§ Extrait cité
PETITE TENTATIVE DE RÉENCHANTEMENT DU MONDE (UN CHOUÏA)...

Avant de poursuivre, merci aux éditions Albin Michel et à Babelio de m'avoir sélectionné à cette Masse Critique un peu particulière. Ceci étant dit, poursuivons !

Quel est, en ce XXIème siècle post-moderne, le meilleur moyen pour son prochain de rencontrer enfin sa prochaine ? C'est bien plus simple que ce que l'on pourrait imaginer : il suffit, pour se faire, de commander, via internet, une de ces bonnes vieilles cocottes en fonte. «Une cocotte Irone, fonte émaillée intérieur et extérieur, couleur rouge, vingt-huit centimètres, utilisable sur tous les feux dont induction et au four, répartition homogène et progressive de la chaleur, lavable au lave-vaisselle, garantie à vie», pour être parfaitement précis.

Une pure merveille de cocotte.

§ Données recueillies
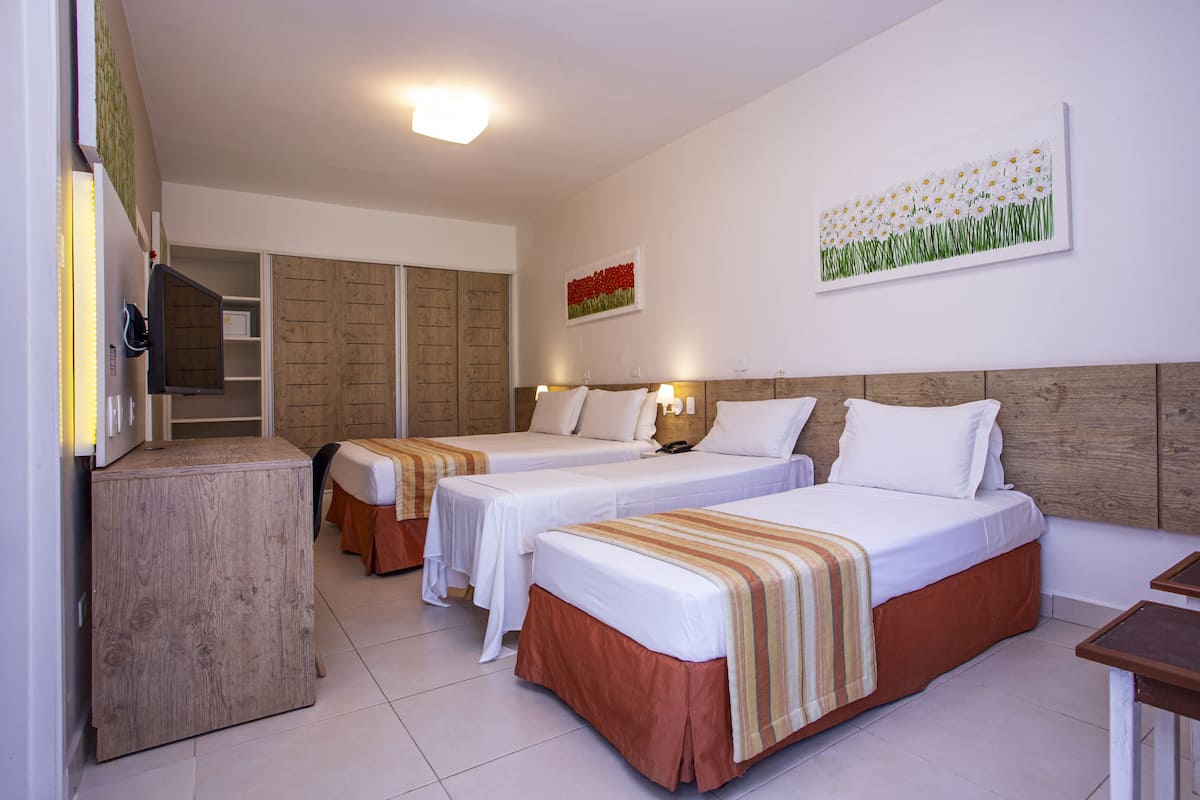 A hotel room with two single beds, a wooden cabinet, a desk, and a wardrobe.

§ Actions à mener
**1)** Dans l'extrait sur la cocotte en fonte, pour quelle raison les éditions Albin Michel et Babelio reçoivent-elles des remerciements ?
**2)** Poursuivez l'extrait sur la cocotte en fonte après sa dernière phrase.

§ Problèmes résolus
**1)** Elles sont remerciées d'avoir sélectionné la personne qui écrit pour cette Masse Critique un peu particulière.

**2)**
Ce qui l'est franchement moins, c'est la vie fade et solitaire d'Eugène, l'acheteur de ce parfait ustensile de cuisine. Eugène - Eugène Benengeli, c'est son nom exact - vit à St Jean de Luz, charmant petit port de pêche de la côté basque, presque à la frontière avec l'Espagne est comptable. Il vit seul, aime se cuisiner des petits plats - il rêve de son agneau aux herbes dans SA cocotte -, regarde la télé sans y prêter vraiment attention, se retrouve parfois dans le bar d'à côté, n'est pas botaniste. Ne fait rêver personne. Achète sa cocotte sur internet. Ne la reçoit pas. Attends. Attends encore. Plus que de raison. Décide finalement d'écrire une réclamation au service après vente...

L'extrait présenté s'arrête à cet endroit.